April 5, 2014 / best practices, continuous improvement, human capital, industry news, KPIs, LIT, maintaining talent, operator training, performance metrics, skills gap, value-added services
As the industry heads into the second quarter, uncertainty remains. In fact, as we state in our 2014 Industrial Metal-Cutting Outlook, uncertainty may be the only thing that is certain right now.
Like most sectors of the metal-cutting industry, metal service centers have experienced little if any growth in 2014. January started off with a much-needed improvement over December, with small increases in shipments and reduced inventory levels. However, February wasn’t as strong as many had hoped. According to the latest figures from the Metal Service Center Institute, U.S. service center steel shipments in February 2014 increased by 0.4% from February 2013, and 2014 year-to-date steel shipments increased by 0.2% from the same period in 2013. When looking at total volume from January to February, service centers’ shipments of steel and aluminum actually declined, reports IndustryWeek.
In other words, we aren’t quite there yet. Experts like the Manufacturers Alliance for Productivity and Innovation (MAPI) are hopeful that the rebound is coming, but until then, there are several industry trends that we feel will be key for metal service centers in 2014. Here are a few to keep in mind:
- Diversification. Shrinking profits and political issues like budget sequestration are making diversification a key strategy for service centers. In a recent column appearing in the March/April issue of Forward magazine, business journalist William P. Barrett stresses that this is especially important for companies that service the military. He states, “But it also seems prudent, in these times of daffy congressional budget strategies, to diversify as much as possible to dilute the risk that haunts the business of military contracting.” In some cases, this may mean forming new customer relationships, or it could mean offering existing customers a few value-added services (e.g., sawing, laser cutting, and parts fabrication) for a more predictable stream of revenue. You can read a great case study of one metal-cutting company’s successful “reinvention” here.
- The Skills Gap. We’ve all heard about the skills gap, and at this point, we may even be sick of hearing of hearing about it. But the issue is real, and like every manufacturer, service centers need to address it.
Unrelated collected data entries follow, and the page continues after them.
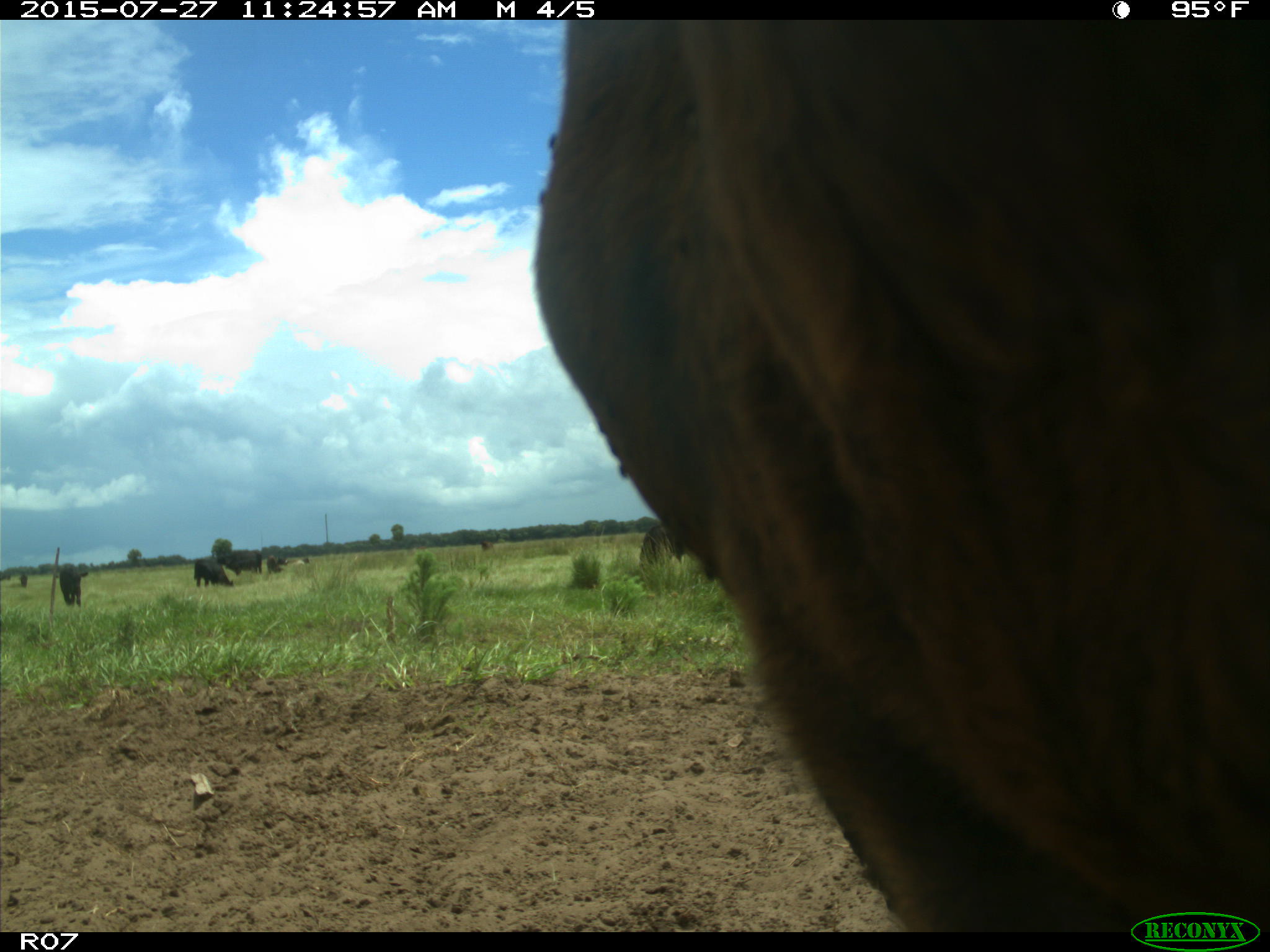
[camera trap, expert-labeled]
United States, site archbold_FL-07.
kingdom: Animalia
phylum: Chordata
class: Mammalia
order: Artiodactyla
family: Bovidae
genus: Bos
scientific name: Bos taurus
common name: domestic cow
For example, the latest U.S. Total Manufacturing Index revealed that manufacturing job openings for the latest three months is 16.1% above the year-ago quarter, and the rates-of-change are improving. According to analysis from IndustryWeek, this means that manufacturers should “expect upward pressure on wages as skilled labor becomes even harder to find.” While finding and training new employees is a large part of addressing the gap, as this white paper from LIT points out, it is just as important for today’s industrial leaders to focus on maintaining and improving their existing workforce.
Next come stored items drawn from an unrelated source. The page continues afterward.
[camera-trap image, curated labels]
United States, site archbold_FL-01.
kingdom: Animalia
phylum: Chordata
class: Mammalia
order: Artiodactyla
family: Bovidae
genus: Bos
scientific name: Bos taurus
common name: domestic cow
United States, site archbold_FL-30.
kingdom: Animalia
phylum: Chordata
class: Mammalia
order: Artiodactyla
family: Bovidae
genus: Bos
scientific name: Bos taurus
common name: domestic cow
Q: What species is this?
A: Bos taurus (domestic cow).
- Metrics, Metrics, Metrics. Continuous improvement is the mantra of most manufacturing leaders these days, and as any lean consultant will confirm, this requires measurement. There is no question that industry buzz words like “metrics” and “KPIs” will continue to be important tools for industrial metal-cutting leaders; however, knowing where to start and what to measure can be a daunting task. Although the “right” KPI will vary by organization, as this blog discusses, there are a few simple guidelines managers should follow to determine the most effective performance measurements for their metal-cutting operation. For those who want a more in-depth look at metrics, MESA International is offering a webinar, “Manufacturing Metrics that Really Matter” on April 16. Based on a 5-month research study by MESA and LNS Research, the webcast is targeted at manufacturing executives, continuous improvement team members, and plant managers/supervisors that want to use metrics to optimize their business performance.